On 'bill shock' (and racy ads), T-Mobile leads the way

Wireless bill shock is one of those know-it-when-you-see-it things.  It happens when you get socked with charges that are hundreds or even of thousands of dollars higher than your normal monthly bill. See some local cases here ($17,500 to watch a movie in the Dominican Republic) and here (unexpected data roaming charges in Europe).

The FCC says bill shock has happened to about 1 in 6 wireless customers - about 30 million people. The agency defines it as "a sudden and unexpected increase in monthly wireless bills" when consumers don't realize they've blown past plan limits for voice, data and text, or get hit with unexpected international roaming charges.

At least for now, the FCC is taking a voluntary approach to addressing the problem, which coincidentally makes somebody a lot of money - though it's not entirely clear how the U.S. carriers share in proceeds collected on behalf of overseas roaming partners.

The voluntary approach relies on alerts to people at risk of overage charges, and carries an October 2012 deadline.  To encourage quicker compliance, the agency is keeping public track of how the carriers are doing. So far, only T-Mobile has hit the trifecta, offering alerts for voice, data, and international-roaming overages.

You can find the chart, which includes links to the carriers' policies, by clicking here.

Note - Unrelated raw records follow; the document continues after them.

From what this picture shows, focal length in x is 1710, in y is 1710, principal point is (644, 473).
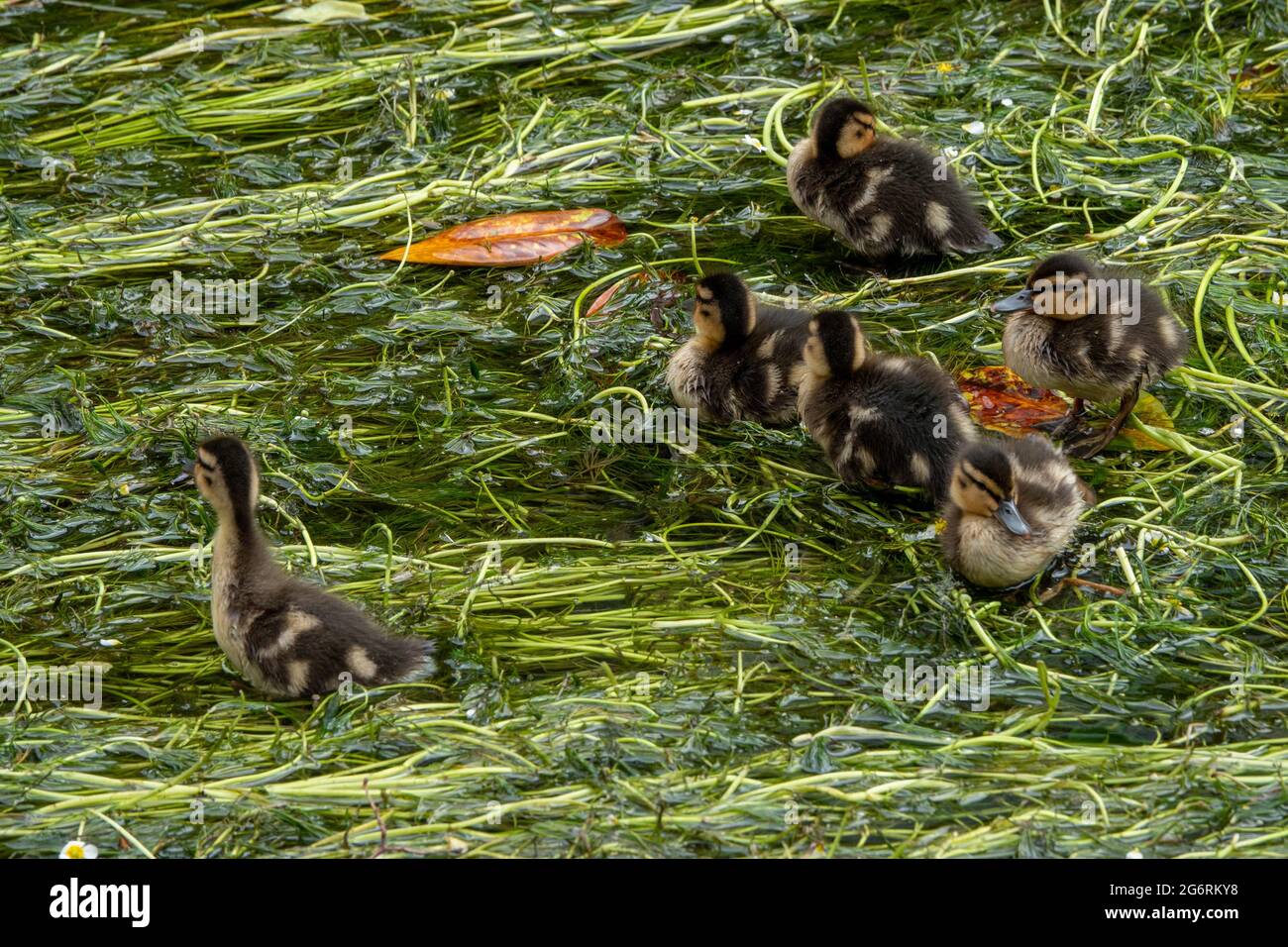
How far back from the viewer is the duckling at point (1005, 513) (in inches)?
168

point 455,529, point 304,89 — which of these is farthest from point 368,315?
point 304,89

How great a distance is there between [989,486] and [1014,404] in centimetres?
106

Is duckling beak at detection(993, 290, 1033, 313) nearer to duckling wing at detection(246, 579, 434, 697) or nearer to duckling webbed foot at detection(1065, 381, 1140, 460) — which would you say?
duckling webbed foot at detection(1065, 381, 1140, 460)

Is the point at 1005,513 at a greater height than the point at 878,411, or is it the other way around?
the point at 878,411

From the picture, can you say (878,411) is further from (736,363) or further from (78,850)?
(78,850)

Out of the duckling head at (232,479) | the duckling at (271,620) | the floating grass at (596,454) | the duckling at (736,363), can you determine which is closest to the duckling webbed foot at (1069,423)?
the floating grass at (596,454)

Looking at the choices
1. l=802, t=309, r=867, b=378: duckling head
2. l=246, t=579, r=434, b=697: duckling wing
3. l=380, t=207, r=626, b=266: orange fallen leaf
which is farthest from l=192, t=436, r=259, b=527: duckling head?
l=380, t=207, r=626, b=266: orange fallen leaf

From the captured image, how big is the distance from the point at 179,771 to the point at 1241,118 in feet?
15.7

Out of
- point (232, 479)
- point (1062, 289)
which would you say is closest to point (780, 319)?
point (1062, 289)

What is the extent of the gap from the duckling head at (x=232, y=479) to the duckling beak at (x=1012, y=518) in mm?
1850

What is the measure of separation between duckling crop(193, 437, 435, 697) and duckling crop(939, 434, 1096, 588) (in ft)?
4.53

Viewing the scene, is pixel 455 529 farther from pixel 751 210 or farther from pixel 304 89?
pixel 304 89

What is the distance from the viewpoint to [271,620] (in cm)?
407

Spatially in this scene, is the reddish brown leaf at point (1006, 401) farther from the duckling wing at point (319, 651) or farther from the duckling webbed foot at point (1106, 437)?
the duckling wing at point (319, 651)
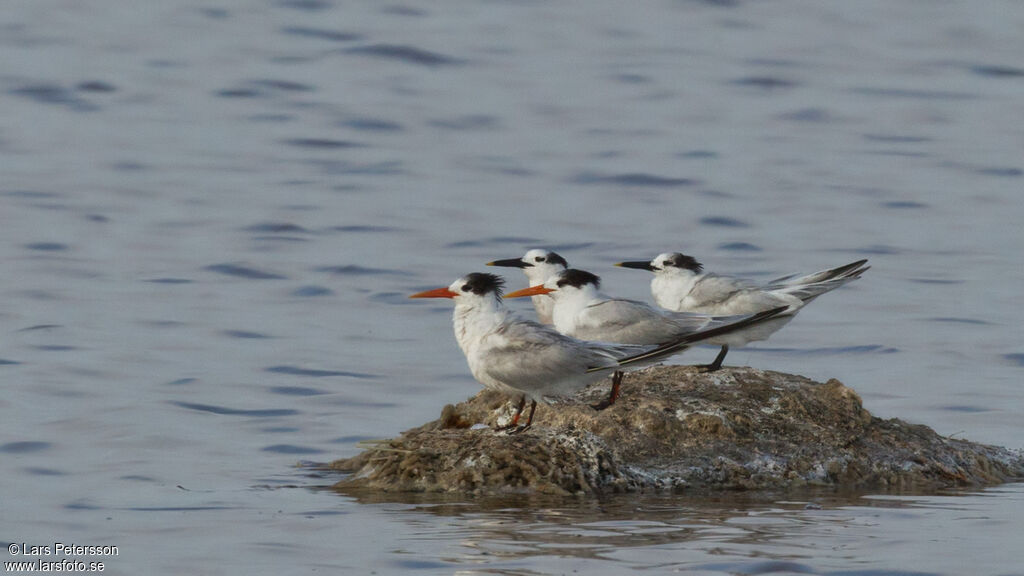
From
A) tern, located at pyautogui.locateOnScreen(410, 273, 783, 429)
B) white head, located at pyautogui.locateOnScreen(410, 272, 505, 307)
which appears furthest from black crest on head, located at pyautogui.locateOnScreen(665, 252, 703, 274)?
white head, located at pyautogui.locateOnScreen(410, 272, 505, 307)

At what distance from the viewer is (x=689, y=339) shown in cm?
1115

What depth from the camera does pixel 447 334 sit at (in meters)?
17.3

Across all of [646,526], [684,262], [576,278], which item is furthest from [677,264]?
[646,526]

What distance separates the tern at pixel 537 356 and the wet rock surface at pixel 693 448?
0.92ft

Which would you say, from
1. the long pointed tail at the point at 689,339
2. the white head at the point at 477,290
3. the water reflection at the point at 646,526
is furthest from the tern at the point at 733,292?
the water reflection at the point at 646,526

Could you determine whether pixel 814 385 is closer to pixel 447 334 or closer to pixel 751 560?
pixel 751 560

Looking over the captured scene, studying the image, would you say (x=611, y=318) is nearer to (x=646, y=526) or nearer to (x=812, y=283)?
(x=812, y=283)

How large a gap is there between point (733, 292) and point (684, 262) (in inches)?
22.1

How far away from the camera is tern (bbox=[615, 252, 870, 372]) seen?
39.0 feet

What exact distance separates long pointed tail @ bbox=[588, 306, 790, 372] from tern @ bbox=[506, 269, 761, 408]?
4 cm

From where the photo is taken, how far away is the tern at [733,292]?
11883 mm

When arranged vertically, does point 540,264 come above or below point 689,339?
above

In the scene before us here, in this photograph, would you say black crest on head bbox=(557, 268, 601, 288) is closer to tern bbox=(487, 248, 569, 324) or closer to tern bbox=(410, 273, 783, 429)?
tern bbox=(410, 273, 783, 429)

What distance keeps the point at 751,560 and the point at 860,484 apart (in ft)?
7.09
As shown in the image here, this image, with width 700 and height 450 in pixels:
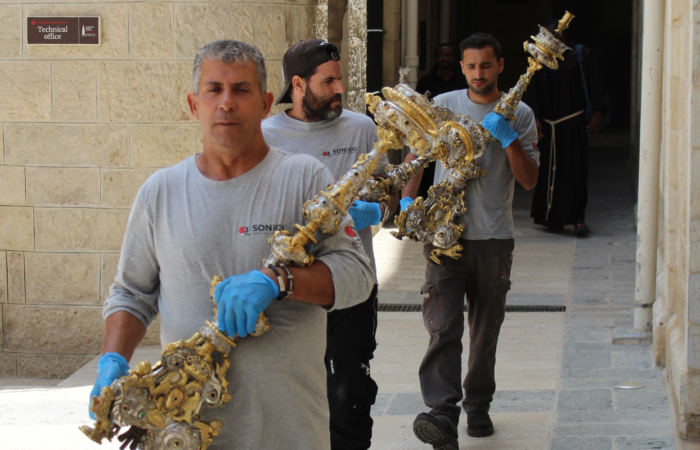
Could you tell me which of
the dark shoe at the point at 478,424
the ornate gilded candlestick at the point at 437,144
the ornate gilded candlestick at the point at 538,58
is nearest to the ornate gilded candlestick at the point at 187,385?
the ornate gilded candlestick at the point at 437,144

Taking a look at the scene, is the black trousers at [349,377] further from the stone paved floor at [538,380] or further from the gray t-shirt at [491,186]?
the gray t-shirt at [491,186]

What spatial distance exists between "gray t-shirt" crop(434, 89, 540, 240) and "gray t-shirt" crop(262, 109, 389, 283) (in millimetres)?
611

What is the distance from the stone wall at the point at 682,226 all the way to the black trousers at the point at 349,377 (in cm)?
138

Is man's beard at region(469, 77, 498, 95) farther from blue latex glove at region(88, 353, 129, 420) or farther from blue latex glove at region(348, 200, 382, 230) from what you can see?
blue latex glove at region(88, 353, 129, 420)

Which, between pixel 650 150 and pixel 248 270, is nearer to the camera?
pixel 248 270

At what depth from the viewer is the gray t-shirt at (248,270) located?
217cm

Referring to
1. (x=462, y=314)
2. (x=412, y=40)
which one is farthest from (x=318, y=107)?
(x=412, y=40)

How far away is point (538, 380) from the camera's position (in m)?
4.94

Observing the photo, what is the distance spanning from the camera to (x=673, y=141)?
15.4 feet

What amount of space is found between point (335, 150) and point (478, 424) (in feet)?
5.12

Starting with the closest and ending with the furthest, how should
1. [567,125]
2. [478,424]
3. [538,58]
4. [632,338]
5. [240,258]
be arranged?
[240,258], [538,58], [478,424], [632,338], [567,125]

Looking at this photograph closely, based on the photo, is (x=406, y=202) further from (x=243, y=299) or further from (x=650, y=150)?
(x=243, y=299)

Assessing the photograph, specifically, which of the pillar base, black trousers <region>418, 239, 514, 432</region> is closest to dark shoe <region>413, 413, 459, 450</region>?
black trousers <region>418, 239, 514, 432</region>

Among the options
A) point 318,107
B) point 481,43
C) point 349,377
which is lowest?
point 349,377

T-Mobile, which was kept alive last year when the Justice Department blocked AT&T's attempt to swallow it, is also busy trying to remake its image with a racy new commercial featuring its familiar spokeswoman on a motorbike - to signify speed, of course, not sex. Whatever you think of that approach (you can see the commercial below), give the fourth-place carrier some credit for focusing on substance as well as style.